Short problem A - In the mailing-list thread on Kafka Streams test utilities, what caveat does Guozhang raise about moving all the test classes to the new module?
Short problem B - Carry on the mailing-list thread on Kafka Streams test utilities from its last sentence, which ends "without impacting anyone."

Passage provided -
Sweet! I think this pretty much wraps up all the discussion points.

I'll update the KIP with all the relevant aspects we discussed and call for
a vote.

I'll also comment on the TopologyTestDriver ticket noting this modular test
strategy.

Thanks, everyone.
-John

On Fri, Mar 9, 2018 at 10:57 AM, Guozhang Wang <wangg...@gmail.com> wrote:

> Hey John,
>
> Re: Mock Processor Context:
>
> That's a good point, I'm convinced that we should keep them as two classes.
>
>
> Re: test-utils module:
>
> I think I agree with your proposed changes, in fact in order to not scatter
> the test classes in two places maybe it's better to move all of them to the
> new module. One caveat is that it will make streams' project hierarchy
> inconsistent with other projects where the unit test classes are maintained
> inside the main artifact package, but I think it is a good cost to pay,
> plus once we start publishing test-util artifacts for other projects like
> client and connect, we may face the same issue and need to do this
> refactoring as well.
>
>
>
> Guozhang
>
>
>
>
> On Fri, Mar 9, 2018 at 9:54 AM, John Roesler <j...@confluent.io> wrote:
>
> > Hi Guozhang and Bill,
> >
> > I'll summarize what I'm currently thinking in light of all the
> discussion:
> >
> > Mock Processor Context:
> > ===================
> >
> > Here's how I see the use cases for the two mocks differing:
> >
> > 1. o.a.k.test.MPC: Crafted for testing Streams use cases. Implements
> > AbstractProcessorContext, actually forward to child processor nodes,
> allow
> > restoring a state store. Most importantly, the freedom to do stuff
> > convenient for our tests without impacting anyone.

Information given -
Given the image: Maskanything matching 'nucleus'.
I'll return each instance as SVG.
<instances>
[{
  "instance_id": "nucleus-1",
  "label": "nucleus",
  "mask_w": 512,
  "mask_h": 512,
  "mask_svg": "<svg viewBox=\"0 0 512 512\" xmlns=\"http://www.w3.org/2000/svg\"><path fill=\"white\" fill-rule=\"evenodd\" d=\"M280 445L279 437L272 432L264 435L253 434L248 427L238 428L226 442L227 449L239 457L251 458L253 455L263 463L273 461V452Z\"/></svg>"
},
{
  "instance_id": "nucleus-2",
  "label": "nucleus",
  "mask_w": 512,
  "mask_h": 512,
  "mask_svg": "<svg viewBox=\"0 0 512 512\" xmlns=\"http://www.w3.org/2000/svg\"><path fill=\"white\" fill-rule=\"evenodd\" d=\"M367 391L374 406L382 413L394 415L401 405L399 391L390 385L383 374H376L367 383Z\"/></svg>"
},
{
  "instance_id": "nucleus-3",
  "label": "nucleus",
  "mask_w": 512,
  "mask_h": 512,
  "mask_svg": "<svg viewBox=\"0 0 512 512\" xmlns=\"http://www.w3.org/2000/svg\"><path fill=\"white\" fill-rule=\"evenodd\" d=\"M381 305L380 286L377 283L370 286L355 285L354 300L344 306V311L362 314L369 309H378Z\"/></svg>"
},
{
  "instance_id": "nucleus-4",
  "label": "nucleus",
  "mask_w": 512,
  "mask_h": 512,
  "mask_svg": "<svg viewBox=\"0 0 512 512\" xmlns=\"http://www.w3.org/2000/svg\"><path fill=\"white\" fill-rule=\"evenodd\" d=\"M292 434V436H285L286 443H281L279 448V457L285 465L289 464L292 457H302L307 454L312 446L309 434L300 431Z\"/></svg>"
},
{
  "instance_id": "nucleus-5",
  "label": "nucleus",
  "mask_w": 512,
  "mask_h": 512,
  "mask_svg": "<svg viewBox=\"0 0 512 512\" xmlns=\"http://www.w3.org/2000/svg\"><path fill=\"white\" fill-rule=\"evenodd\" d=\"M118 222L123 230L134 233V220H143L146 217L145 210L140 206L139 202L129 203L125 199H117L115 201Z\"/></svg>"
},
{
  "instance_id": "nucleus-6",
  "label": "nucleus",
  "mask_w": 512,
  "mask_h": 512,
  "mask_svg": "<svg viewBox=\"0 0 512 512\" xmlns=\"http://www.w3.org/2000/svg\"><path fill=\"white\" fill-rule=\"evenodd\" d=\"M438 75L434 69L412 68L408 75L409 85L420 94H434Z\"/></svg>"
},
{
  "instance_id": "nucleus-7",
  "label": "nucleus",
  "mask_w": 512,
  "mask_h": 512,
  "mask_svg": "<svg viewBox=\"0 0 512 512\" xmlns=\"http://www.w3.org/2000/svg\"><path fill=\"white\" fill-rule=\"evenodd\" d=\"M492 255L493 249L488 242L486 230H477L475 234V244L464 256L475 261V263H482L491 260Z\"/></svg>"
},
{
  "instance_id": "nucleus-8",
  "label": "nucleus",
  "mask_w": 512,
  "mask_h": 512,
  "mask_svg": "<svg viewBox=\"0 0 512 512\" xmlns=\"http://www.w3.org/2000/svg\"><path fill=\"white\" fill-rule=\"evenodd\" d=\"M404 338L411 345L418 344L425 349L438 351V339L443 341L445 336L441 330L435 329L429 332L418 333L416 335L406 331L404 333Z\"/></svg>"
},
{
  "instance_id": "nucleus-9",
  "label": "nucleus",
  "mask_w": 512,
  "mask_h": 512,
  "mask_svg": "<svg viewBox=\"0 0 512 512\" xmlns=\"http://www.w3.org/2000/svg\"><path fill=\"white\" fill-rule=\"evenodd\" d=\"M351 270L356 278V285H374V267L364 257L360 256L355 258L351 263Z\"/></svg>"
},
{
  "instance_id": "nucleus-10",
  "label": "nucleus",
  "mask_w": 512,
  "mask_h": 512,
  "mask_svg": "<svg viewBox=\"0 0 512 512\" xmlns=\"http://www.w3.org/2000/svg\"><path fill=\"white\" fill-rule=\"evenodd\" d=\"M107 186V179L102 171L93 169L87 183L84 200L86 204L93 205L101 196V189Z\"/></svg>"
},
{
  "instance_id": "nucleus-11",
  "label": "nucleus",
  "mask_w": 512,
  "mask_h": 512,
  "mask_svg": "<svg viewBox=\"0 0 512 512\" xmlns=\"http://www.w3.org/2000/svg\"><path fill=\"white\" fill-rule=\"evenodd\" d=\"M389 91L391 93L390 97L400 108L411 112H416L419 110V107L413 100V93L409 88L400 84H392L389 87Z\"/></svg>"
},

Written reply A - Doing so would make the Streams project hierarchy inconsistent with other projects, where unit test classes are kept inside the main artifact package.

Written reply B -
> >
> > 2. (test-utils) MPC: Crafted for testing community Processors (and
> > friends). Very flat and simple implementation (so people can read it in
> one
> > sitting); i.e., doesn't drag in other data models like RecordContext.
> Test
> > one processor in isolation, so generally don't bother with complex logic
> > like scheduling punctuators, forwarding results, or restoring state
> stores.
> > Most importantly, an API that can be stable.
> >
> > So, I really am leaning toward keeping both implementations. I like
> Bill's
> > suggestion of renaming the unit testing class to
> > InternalMockProcessorContext, since having classes with the same name in
> > different packages is confusing. I look forward to the day when Java 9
> > takes off and we can actually hide internal classes from the public
> > interface.
> >
> > test-utils module:
> > =============
> >
> > This is actually out of scope for this KIP if we keep both MPC
> > implementations, but it has been a major feature of this discussion, so
> we
> > may as well see it though.
> >
> > I've waffled a bit on this point, but right now I would propose we
> > restructure the streams directory thusly:
> >
> > streams/ (artifact name := "streams", the actual streams code lives here)
> > - test-utils/ (this is the current test-utils artifact, depends on
> > "streams")
> > - tests/ (new module, depends on "streams" and "test-utils", *NO
> published
> > artifact*)
> >
> > This gets us out of the circular dependency without having to engage in
> any
> > Gradle shenanigans while preserving "test-utils" as a separate artifact.
> > This is good because: 1) the test-utils don't need to be in production
> > code, so it's nice to have a separate artifact, 2) test-utils is already
> > public in 1.1, and it's a bummer to introduce users' code when we can so
> > easily avoid it.
> >
> > Note, though, that if we agree to keep both MPC implementations, then
> this
> > really is just important for rewriting our tests to use
> TopologyTestDriver,
> > and in fact only the tests that need it should move to "streams/tests/".
> >
> > What say you?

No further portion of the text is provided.